● **出典抜粋**:
========
通信を行う場合やファイルに格納するデータのバイトオーダーが決められている場合、バイトオーダーを変更する必要があります。
このような場合に必要となるバイトオーダーの変更方法に説明します。
バイトオーダーには、ビッグエンディアンとリトルエンディアンがあります。

以下、バイトオーダーの説明です。
 ・ビッグエンディアン
   … 最上位のバイトから順番に格納する。
 ・リトルエンディアン
   … 最下位のバイトから順番に格納する

格納する値を1とした場合、以下のように格納されます。
 ・ビッグエンディアン(00-00-00-01)
 ・リトルエンディアン(01-00-00-00)

バイトオーダーの変更には、以下の関数を利用します。
 1)リトルエンディアン→ビッグエンディアンへの変更
  ・u_long htonl(u_long hostlong);
  ・u_short htons(u_short hostshort);
 2)ビッグエンディアン→リトルエンディアンへの変更
  ・u_long ntohl(u_long netlong);
  ・u_short ntohs(u_short netshort);

以下、実装方法です。
今回は、htonl()を使ったサンプルを例に紹介します。

《事前準備》
1.コンソールアプリケーションを新規作成する。
 →空のプロジェクトを作成する。
2.ソースファイルを追加する。
 ・[プロジェクト]-[新規項目の追加]-[C++ファイル(.cpp)]を選択する。
3.リンカにソケット通信用のライブラリを追加する。
 1)[プロジェクト]-[xxxのプロパティ]を選択する。
  ※xxxには、プロジェクト名が入ります。
 2)画面左側のツリーから[構成プロパティ]-[リンカ]-[コマンドライン]を選択する。
 3)追加のオプションに以下を追加する。
========
● **データ抜粋**:

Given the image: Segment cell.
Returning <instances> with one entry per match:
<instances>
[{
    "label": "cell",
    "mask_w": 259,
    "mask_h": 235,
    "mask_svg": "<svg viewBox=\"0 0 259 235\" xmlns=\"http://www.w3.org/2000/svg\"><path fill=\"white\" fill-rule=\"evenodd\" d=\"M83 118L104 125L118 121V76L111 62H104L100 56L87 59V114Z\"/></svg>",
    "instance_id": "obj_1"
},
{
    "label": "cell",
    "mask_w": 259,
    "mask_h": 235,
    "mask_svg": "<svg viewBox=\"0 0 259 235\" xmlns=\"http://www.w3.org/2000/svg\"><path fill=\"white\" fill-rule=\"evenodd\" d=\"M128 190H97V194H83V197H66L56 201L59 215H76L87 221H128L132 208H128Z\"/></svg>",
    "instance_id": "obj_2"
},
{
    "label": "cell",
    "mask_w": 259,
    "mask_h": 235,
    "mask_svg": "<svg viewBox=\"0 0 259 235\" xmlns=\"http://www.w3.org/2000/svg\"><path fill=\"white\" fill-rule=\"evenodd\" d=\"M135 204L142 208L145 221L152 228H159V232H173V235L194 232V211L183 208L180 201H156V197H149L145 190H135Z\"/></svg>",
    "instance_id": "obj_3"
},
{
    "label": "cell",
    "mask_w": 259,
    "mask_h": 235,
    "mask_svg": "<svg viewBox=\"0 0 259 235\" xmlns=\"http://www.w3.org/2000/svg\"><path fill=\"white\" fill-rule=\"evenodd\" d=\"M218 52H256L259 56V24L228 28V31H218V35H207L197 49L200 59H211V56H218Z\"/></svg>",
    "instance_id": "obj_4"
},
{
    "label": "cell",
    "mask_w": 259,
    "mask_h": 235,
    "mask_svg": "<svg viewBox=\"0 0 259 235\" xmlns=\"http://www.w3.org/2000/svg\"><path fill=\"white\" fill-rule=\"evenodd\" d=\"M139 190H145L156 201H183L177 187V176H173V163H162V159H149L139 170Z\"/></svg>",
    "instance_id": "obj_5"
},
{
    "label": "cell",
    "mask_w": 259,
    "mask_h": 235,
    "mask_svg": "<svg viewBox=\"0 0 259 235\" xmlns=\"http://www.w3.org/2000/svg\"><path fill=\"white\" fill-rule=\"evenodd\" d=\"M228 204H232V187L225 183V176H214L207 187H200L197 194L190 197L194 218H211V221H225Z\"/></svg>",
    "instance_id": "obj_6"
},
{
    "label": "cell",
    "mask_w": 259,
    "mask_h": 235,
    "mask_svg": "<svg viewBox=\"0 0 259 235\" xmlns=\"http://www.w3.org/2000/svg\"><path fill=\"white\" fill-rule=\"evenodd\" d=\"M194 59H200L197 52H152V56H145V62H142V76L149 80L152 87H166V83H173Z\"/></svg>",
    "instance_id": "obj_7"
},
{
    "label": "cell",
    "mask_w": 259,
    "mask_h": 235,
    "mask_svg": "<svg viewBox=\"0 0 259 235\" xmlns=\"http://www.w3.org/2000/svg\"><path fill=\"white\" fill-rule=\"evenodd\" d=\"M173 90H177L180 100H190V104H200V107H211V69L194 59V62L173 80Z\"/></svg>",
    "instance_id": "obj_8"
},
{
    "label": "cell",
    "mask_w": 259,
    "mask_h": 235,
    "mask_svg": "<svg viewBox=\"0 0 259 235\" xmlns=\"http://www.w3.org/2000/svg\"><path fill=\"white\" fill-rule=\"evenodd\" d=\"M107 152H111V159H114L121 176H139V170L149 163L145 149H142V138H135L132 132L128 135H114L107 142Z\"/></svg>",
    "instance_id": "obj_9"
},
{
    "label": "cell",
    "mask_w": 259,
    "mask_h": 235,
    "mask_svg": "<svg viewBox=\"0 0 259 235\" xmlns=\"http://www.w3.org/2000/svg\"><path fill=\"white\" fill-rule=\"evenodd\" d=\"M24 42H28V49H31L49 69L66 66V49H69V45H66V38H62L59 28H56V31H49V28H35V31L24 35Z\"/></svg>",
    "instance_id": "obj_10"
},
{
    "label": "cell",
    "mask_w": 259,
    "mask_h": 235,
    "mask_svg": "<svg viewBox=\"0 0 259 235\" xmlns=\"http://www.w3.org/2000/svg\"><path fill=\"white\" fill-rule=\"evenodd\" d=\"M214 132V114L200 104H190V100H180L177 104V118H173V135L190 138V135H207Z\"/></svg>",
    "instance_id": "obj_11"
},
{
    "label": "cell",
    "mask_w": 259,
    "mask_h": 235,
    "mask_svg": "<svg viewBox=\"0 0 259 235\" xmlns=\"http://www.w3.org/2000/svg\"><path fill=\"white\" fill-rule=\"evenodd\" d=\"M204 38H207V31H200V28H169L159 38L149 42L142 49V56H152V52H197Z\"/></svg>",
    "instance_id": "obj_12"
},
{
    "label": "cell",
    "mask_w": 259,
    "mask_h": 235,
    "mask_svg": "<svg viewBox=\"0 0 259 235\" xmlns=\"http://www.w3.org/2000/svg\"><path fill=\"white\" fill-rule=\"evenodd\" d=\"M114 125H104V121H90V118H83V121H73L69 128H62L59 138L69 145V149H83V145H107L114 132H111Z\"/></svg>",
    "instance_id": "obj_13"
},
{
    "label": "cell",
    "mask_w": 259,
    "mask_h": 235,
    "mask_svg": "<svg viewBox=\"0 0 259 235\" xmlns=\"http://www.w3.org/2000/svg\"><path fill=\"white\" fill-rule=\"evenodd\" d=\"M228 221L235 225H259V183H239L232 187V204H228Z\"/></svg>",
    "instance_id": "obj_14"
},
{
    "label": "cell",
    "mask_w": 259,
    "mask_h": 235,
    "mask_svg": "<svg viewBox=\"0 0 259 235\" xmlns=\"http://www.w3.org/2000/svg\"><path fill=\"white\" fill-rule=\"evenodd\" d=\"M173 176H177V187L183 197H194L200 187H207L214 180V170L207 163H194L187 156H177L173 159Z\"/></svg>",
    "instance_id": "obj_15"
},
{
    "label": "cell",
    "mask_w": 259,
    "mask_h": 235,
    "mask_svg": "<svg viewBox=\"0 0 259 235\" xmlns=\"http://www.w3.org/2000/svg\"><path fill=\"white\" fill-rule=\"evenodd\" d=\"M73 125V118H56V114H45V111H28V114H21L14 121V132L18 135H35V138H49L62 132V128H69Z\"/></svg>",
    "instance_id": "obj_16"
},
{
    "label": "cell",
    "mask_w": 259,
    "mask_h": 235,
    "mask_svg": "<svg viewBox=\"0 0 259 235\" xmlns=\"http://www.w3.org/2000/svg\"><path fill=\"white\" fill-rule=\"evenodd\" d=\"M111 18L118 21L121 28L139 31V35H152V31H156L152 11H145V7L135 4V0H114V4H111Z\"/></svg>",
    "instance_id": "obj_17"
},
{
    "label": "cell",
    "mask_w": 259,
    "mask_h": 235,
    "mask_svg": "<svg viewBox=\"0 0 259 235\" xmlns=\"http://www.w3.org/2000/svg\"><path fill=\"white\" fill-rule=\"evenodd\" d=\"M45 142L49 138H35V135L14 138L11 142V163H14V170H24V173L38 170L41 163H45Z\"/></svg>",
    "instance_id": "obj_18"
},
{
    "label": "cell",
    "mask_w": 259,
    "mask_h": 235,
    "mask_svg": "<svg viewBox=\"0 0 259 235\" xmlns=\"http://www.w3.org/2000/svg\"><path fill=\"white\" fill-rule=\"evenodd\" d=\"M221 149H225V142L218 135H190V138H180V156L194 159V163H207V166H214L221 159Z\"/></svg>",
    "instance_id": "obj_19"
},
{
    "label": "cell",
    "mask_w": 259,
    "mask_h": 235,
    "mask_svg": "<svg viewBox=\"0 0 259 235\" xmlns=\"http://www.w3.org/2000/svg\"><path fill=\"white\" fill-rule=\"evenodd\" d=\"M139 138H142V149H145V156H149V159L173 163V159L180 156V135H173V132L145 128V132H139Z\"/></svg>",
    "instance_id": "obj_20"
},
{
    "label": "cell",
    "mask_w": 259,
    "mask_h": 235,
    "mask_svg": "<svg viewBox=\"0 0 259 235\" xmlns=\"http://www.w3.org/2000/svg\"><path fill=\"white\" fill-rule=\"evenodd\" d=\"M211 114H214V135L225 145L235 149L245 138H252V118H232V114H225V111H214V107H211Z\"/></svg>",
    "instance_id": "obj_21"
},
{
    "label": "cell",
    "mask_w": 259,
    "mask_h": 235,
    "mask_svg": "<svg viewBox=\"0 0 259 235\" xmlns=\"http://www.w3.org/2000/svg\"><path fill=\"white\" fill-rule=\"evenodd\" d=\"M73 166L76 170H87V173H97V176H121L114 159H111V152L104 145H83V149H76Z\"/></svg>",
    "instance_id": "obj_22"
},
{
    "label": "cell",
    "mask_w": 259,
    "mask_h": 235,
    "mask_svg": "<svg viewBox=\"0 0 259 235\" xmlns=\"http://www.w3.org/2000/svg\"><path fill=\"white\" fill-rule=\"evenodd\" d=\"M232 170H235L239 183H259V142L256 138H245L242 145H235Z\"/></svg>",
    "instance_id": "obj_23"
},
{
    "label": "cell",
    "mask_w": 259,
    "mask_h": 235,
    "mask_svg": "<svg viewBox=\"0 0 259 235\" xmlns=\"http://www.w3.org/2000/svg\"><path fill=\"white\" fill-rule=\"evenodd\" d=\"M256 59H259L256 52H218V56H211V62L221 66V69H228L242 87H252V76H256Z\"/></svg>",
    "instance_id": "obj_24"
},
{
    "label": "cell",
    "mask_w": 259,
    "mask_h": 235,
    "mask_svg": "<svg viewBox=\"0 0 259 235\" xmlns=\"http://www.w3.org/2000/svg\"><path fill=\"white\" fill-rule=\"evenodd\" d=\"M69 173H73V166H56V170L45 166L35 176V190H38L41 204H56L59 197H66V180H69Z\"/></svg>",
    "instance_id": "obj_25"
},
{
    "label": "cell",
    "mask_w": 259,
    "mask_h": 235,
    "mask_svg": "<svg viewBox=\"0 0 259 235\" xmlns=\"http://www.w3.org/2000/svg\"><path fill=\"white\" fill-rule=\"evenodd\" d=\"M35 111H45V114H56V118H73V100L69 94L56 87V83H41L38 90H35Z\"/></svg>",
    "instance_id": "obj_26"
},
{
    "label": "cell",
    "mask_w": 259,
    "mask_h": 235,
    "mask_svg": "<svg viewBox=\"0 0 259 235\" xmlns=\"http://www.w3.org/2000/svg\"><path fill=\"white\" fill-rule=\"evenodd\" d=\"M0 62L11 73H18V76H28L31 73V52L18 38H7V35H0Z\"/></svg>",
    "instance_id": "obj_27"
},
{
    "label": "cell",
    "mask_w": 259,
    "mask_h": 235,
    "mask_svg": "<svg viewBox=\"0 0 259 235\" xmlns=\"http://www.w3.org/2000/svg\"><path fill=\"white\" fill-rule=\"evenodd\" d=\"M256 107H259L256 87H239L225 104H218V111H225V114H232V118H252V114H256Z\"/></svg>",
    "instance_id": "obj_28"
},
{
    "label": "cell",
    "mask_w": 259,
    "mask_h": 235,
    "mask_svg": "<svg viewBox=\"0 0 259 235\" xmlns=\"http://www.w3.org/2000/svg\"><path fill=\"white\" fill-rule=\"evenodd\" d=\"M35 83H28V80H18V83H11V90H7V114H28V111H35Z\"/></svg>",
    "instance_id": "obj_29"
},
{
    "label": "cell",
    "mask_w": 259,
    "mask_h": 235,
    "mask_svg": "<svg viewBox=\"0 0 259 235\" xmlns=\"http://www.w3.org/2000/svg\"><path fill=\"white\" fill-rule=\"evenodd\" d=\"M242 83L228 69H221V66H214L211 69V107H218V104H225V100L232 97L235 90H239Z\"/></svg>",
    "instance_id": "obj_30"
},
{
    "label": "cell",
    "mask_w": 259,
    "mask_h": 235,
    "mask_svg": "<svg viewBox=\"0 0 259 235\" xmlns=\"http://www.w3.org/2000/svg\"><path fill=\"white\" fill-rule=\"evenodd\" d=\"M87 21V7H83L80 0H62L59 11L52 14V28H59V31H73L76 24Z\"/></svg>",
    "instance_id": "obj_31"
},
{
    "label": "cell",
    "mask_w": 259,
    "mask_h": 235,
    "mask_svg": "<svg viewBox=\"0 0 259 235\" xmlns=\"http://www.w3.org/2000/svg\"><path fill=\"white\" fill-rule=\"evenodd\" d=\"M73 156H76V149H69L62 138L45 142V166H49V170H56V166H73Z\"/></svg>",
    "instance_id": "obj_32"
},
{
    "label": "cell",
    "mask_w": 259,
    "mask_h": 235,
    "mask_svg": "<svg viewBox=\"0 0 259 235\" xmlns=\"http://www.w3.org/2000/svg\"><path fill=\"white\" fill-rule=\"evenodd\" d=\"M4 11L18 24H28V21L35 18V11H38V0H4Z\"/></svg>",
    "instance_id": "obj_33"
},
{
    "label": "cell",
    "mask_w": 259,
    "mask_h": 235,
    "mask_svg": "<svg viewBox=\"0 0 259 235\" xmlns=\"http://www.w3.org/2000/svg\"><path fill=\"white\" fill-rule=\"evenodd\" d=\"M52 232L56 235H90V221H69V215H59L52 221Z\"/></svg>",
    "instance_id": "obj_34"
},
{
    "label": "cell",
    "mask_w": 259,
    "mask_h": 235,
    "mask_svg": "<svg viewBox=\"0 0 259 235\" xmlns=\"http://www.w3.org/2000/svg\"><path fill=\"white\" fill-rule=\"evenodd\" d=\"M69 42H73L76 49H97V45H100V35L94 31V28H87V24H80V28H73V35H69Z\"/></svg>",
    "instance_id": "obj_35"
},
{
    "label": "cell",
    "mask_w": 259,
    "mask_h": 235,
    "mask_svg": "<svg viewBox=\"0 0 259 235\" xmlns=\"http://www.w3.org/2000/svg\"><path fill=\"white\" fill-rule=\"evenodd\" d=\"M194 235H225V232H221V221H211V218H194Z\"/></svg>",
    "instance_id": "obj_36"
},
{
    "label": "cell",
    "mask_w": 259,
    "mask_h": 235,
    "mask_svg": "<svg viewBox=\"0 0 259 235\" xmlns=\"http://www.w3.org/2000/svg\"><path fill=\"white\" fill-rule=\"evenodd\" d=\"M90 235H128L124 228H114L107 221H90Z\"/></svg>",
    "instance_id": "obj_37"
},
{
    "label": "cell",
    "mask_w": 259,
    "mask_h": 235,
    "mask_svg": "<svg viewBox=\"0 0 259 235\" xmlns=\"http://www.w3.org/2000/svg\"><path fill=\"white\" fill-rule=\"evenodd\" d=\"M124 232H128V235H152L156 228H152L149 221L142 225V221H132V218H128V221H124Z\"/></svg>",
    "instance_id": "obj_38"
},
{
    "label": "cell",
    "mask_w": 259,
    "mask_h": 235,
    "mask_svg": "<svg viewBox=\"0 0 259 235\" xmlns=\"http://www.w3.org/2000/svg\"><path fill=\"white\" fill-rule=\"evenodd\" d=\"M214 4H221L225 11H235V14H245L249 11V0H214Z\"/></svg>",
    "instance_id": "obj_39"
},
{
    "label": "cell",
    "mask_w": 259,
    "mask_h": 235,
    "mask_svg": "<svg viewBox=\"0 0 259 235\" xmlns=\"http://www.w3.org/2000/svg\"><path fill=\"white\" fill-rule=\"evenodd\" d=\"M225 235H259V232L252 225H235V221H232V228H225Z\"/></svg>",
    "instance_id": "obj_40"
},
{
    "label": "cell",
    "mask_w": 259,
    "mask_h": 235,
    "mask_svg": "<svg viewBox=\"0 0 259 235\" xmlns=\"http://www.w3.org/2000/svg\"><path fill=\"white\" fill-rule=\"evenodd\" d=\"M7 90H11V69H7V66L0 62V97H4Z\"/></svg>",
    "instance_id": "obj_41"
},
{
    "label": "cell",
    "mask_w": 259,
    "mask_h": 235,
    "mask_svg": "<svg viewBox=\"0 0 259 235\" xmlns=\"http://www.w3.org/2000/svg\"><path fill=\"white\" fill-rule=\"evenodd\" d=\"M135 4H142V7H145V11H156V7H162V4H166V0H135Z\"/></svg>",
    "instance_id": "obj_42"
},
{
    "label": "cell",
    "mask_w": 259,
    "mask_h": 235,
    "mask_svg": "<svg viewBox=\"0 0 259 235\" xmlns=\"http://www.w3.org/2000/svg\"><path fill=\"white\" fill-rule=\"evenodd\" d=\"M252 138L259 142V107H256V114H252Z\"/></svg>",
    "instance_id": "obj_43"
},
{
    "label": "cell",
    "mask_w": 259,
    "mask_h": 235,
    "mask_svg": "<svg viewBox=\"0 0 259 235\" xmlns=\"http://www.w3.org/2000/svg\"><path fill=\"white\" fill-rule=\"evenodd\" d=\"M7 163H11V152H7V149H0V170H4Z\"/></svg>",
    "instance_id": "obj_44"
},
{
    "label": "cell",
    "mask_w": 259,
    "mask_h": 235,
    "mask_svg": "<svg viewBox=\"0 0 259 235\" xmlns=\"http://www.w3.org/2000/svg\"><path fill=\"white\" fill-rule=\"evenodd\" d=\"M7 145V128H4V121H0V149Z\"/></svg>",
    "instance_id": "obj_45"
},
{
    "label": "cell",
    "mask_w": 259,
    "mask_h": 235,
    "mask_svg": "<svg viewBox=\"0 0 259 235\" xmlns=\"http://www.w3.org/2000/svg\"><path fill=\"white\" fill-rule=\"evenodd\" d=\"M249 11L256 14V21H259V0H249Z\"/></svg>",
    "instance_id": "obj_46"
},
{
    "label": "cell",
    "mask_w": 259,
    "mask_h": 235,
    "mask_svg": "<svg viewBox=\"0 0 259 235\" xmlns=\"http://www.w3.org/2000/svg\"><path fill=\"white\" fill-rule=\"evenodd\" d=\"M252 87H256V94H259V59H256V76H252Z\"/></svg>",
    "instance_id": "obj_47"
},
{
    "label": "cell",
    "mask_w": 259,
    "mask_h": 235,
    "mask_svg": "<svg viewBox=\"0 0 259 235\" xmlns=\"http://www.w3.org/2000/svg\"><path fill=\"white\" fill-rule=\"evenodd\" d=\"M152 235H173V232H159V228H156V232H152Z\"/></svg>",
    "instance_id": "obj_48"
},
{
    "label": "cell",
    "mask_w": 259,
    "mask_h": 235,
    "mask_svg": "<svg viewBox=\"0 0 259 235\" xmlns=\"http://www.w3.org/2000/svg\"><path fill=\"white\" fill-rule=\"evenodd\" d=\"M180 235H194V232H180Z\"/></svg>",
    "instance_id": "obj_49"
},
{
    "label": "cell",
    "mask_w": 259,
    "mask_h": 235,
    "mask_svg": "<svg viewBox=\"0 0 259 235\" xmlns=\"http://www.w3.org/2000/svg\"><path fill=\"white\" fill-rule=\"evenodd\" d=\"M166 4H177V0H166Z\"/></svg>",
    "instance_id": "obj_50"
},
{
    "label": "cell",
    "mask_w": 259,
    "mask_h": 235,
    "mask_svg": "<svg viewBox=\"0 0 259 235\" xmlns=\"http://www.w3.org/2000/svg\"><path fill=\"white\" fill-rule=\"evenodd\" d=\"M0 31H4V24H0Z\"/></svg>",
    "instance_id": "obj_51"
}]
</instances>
========
● **作業内容**: 出典抜粋でバイトオーダーの変更に利用するとされている関数の名前を、すべて挙げてください。

● **解答欄**: htonl、htons、ntohl、ntohs